Well, 2021 sure was a year, huh? I guess it was better than 2020, all things considered, but I think we all also hoped to be someplace better than this by the time we bid 2021 adieu, yet here we are. I have a lot to be thankful for from the year gone by, and a lot to look forward to in the one to come, but that doesn’t mean that getting here was exactly a cake walk.
I’m not really here to rehash everything that happened in 2021. It was a lot. I stayed pretty into tabletop gaming, in spite of mostly not being able to actually play. I wrote a bunch more stuff for Privateer Press, including the contents of a couple of very successful Kickstarters, with another on the way. I didn’t publish a ton of stories, but I had a few come out, and I’m proud of them all.
I kept a daily aesthetic thread on Twitter every single day for the whole year. For the entire month of June, I wrote a tweet-length “story” about a giant monster every day. I got lampooned by the Midnight Society. I largely quit using Goodreads. I read a lot of old comic books and watched a lot of movies, and occasionally wrote about both. I read fewer books than either of those other things, but not none. I did a presentation for the Johnson County Library and peer-reviewed a book for a major university press. I wrote regular columns for Signal Horizon, Unwinnable, and Weird Horror.
It’s been a lot, is what I’m saying.
But a lot of it has been good. My freelance work has kept my nose to the grindstone for much of the year, but I can’t really complain. In all, things in my life have been pretty great, even as the world around me doesn’t always come out looking so rosy.
I said I wasn’t here to rehash the year, though, and I’m not. I’m here to do my usual roundup of things that I watched and read.
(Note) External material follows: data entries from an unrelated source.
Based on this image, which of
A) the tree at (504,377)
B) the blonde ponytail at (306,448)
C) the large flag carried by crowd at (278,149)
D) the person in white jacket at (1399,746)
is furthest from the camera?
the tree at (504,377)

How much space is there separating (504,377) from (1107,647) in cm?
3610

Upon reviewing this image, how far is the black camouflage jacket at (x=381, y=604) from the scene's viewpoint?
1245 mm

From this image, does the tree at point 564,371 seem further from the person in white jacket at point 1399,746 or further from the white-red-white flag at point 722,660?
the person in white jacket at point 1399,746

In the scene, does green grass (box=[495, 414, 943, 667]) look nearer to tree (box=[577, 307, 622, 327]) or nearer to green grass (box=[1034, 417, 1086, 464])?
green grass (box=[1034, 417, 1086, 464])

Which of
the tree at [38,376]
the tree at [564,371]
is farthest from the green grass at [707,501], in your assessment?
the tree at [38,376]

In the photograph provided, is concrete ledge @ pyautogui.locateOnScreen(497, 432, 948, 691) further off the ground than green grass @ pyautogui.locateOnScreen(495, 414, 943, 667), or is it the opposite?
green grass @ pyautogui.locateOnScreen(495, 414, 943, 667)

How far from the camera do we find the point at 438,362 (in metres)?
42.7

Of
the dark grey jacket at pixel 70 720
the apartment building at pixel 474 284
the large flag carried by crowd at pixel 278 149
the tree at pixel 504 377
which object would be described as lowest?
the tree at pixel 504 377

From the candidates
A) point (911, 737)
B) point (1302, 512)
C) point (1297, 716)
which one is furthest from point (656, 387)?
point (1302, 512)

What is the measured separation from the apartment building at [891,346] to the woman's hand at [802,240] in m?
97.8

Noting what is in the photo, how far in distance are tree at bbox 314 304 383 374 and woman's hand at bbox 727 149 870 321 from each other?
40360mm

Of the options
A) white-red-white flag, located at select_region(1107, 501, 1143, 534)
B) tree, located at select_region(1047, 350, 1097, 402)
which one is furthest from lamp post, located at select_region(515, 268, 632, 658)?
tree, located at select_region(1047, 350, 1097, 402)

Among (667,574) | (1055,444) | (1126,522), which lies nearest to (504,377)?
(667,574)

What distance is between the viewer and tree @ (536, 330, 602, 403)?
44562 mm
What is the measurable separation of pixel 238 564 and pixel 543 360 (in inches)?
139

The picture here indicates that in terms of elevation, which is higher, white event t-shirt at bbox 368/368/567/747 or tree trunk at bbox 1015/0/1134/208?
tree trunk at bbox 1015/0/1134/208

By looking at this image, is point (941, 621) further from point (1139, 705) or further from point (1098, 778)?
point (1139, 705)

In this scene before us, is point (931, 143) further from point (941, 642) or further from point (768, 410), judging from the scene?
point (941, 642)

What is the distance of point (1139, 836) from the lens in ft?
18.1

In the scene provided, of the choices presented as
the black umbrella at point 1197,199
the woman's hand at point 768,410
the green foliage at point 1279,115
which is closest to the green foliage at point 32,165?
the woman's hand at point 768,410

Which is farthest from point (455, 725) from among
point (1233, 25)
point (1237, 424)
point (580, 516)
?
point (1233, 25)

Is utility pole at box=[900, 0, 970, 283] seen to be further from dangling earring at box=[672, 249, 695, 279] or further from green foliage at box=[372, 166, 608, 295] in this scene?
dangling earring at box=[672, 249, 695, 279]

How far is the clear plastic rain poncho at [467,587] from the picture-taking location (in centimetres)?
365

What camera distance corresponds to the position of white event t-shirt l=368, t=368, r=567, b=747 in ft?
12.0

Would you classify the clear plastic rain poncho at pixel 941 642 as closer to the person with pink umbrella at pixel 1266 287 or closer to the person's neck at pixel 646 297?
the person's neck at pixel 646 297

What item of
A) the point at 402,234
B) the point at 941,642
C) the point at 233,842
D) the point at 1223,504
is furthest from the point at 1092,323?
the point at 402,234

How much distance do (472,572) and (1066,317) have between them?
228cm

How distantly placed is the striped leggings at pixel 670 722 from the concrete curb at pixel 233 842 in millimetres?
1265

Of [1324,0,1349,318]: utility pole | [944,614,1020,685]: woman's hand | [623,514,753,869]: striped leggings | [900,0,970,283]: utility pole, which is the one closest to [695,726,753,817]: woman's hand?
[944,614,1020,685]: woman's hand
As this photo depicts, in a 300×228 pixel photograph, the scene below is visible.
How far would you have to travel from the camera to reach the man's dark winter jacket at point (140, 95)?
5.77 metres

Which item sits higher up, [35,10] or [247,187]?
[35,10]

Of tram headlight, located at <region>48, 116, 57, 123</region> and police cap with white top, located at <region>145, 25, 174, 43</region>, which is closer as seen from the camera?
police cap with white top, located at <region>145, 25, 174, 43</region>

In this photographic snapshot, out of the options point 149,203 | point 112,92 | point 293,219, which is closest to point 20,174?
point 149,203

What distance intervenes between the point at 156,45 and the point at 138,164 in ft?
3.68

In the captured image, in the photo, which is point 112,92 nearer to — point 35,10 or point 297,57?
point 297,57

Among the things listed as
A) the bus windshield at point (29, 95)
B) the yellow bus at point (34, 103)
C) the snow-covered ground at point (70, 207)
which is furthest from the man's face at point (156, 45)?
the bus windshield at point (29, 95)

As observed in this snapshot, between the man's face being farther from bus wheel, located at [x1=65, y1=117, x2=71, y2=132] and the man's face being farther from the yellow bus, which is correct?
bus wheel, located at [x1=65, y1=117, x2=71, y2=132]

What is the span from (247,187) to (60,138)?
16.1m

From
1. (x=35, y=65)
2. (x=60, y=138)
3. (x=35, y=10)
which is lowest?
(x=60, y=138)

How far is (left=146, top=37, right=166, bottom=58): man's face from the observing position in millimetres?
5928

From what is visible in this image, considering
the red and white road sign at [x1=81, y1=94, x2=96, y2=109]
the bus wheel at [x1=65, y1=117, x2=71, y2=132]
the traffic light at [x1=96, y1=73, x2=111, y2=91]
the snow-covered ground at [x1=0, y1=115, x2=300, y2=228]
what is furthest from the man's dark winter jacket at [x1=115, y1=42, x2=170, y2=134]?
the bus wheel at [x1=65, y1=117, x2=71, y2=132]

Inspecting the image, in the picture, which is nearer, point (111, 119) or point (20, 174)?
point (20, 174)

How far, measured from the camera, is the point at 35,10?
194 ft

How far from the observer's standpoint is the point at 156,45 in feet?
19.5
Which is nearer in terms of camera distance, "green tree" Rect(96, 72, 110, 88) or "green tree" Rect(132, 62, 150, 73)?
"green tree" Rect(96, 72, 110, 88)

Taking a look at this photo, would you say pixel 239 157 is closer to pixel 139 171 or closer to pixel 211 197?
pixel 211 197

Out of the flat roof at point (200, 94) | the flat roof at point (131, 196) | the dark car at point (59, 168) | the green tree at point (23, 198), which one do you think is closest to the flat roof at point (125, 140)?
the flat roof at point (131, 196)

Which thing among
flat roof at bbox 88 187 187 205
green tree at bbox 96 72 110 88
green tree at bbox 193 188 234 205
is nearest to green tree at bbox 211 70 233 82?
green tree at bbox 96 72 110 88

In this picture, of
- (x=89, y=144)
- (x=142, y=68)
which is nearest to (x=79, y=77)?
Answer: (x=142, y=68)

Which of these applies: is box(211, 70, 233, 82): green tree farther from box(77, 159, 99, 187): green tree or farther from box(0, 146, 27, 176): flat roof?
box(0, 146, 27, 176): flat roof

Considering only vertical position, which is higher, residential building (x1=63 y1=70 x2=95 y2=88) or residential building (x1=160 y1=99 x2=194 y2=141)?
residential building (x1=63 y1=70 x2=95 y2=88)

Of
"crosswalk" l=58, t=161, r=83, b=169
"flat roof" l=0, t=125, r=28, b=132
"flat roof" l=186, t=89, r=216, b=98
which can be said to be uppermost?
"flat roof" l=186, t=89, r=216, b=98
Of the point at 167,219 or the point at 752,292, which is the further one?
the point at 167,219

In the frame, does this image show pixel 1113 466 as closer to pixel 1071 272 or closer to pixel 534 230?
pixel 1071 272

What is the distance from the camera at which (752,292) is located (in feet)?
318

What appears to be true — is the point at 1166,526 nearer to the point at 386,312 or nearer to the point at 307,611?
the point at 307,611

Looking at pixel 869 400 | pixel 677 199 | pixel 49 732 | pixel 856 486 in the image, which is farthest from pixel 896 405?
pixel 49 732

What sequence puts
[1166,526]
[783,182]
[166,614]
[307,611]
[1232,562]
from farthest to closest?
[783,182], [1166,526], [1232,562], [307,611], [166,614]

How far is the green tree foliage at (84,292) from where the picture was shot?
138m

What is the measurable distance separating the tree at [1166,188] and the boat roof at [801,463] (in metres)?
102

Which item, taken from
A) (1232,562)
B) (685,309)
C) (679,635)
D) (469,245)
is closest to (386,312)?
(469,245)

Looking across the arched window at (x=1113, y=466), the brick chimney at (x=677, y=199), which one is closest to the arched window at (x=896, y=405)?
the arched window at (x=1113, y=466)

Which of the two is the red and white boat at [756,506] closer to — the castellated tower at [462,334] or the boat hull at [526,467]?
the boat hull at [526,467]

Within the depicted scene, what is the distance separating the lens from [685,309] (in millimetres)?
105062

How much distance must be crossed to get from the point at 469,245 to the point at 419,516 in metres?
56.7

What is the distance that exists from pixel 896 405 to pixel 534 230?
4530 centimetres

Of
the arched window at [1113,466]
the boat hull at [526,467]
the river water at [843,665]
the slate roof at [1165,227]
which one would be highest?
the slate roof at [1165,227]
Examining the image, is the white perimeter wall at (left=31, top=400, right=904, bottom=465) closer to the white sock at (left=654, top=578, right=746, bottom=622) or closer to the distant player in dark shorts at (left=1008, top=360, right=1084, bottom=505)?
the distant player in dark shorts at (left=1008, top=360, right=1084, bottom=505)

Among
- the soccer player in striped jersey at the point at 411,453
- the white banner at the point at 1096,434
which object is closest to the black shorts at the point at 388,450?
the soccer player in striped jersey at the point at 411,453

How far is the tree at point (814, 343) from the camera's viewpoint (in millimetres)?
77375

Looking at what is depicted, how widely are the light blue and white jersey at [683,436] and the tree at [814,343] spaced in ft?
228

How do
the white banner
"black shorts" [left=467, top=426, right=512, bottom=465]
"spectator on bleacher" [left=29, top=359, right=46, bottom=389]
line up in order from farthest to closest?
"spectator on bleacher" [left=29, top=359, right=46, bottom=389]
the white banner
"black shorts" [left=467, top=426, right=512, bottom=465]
If you want something more like a proper end-of-the-year list, you can find me writing up a few of these items in various places online, or listen to me chatting with Tyler Unsell about them at the Horror Pod Class.
Now, let’s do the numbers. In the course of 2021, I watched some 270 movies. Of those, 173 were ones that I watched for the first time. Of those, roughly 19 were actually released in 2021. My busiest month was October, at 40 movies. My least was May, with only 13. The first movie I watched in 2021 was Ma Rainey’s Black Bottom (2020), the last was Zeiram (1991).
As I’ve done for a couple of years now, I kept an ongoing Twitter thread of my favorite new-to-me movies of the year, as I watched them. Of those, the highlights not released in 2021 included (in the order that I saw them) Nightmare in Wax (1969), Night of the Devils (1972), Anguish (1987), Opera (1987), Death Ship (1980), City of the Living Dead (1980), Shadow of the Cat (1961), The Spider Labyrinth (1988), The Boneyard (1991), Possession (1981), Frankenstein 1970 (1958), The Snake Girl and the Silver-haired Witch (1968), and Whoever Slew Auntie Roo? (1972).
My favorite books that I read in 2021 include Jonathan Raab’s The Secret Goatman Spookshow, Stephen Graham Jones’ My Heart is a Chainsaw, and Richard Sala’s (sadly posthumous) Poison Flowers & Pandemonium.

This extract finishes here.